Severe endothelial injury from a variety of etiologies can
produce microvascular coagulopathy and acute organ
dysfunction.7
Elevated circulating levels of the soluble (s) forms
of thrombomodulin (TM), ICAM-1 (intercellular adhesion molecule-1), E-selectin, and von Willebrand factor
(vWF) are frequently measured markers of endothelial
dysfunction and injury.8 In children with septic shock,
soluble TM levels are increased and the levels correlate
with survival status and the extent of organ dysfunction.9
In a population of patients with sepsis, plasma levels of
vWF, ICAM-1, and sE-selectin were significantly increased within 8 hours of the development of the acute
respiratory distress syndrome (ARDS).10 Sepsis is associated with apoptosis of various cell types.11 In patients
with severe sepsis, endothelial cell apoptosis may produce
abnormalities in trafficking of blood cells into an infected
focus, vasoregulation, and the antithrombosis–thrombosis balance that may contribute to the pathogenesis of
septic manifestations such as multiple organ dysfunction,
impaired microvascular blood flow, and inability of the
body to restore homeostasis.
ALTERATIONS OF THE ERYTHRON
IN SEPSIS
The erythron is the organ responsible for the production
of erythrocytes. It is composed of committed red blood
cell progenitors, developing erythrocytes, reticulocytes,
and mature red blood cells. Mature red blood cells are
anucleate, hemoglobin (Hb)-containing sacs, with enzyme systems necessary to maintain the integrity of the
sac (red blood cell membrane) and prevent oxidative
damage to the contents (Hb).
Physiology
The sole function of Hb is oxygen transport; when fully
saturated, each gram of Hb can bind 1.39 mL of oxygen.
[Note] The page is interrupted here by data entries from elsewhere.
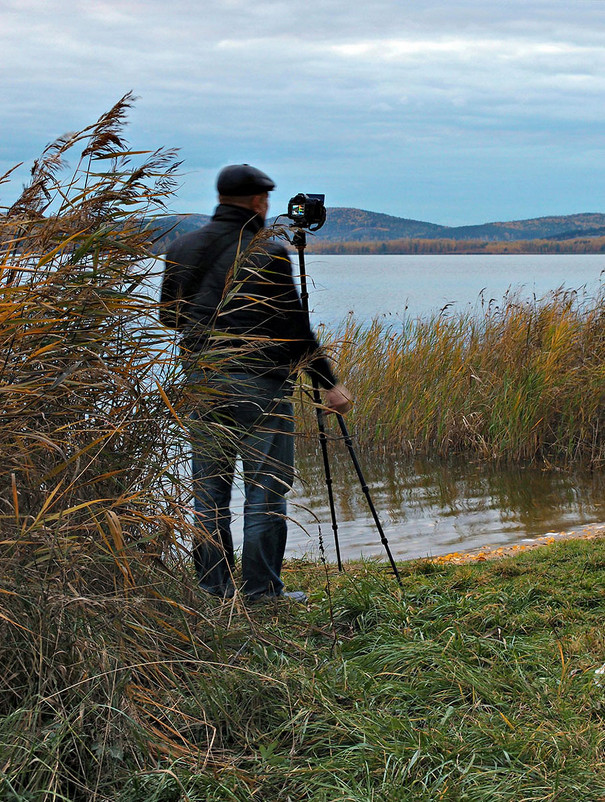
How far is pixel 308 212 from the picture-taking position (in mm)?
4688

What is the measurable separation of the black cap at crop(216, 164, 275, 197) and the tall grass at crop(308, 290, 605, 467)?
16.6 ft

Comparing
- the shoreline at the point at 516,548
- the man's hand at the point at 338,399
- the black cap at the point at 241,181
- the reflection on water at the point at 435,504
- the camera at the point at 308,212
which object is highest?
the black cap at the point at 241,181

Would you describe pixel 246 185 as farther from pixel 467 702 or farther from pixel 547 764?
pixel 547 764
Oxygen delivery is a critical physiological process that is
a function of microcirculatory blood flow, oxygen concentration in the blood, and oxyhemoglobin dissociation.
Because the absolute amount of oxygen physically dissolved in the blood is minimal, the arterial oxygen
saturation (SaO2) essentially describes the oxygen that
is bound to Hb. The oxygen affinity of Hb is a measure
of the pO2 at which Hb is 50% saturated with oxygen
(P50). In nonsmokers, the P50 is normally 26.6 mm Hg
and varies with the concentration of 2,3-DPG (2,3diphosphoglycerate), temperature, and pH.
The Hb concentration is a function of patient age,
gender, race, activity level, and altitude above sea level.
HEMATOLOGIC CHANGES IN SEPSIS/GOYETTE ET AL
Following puberty, Hb levels are 2.0 g/dL higher in
men than in women, a difference that is a function of the
physiological effects of testosterone on the erythron.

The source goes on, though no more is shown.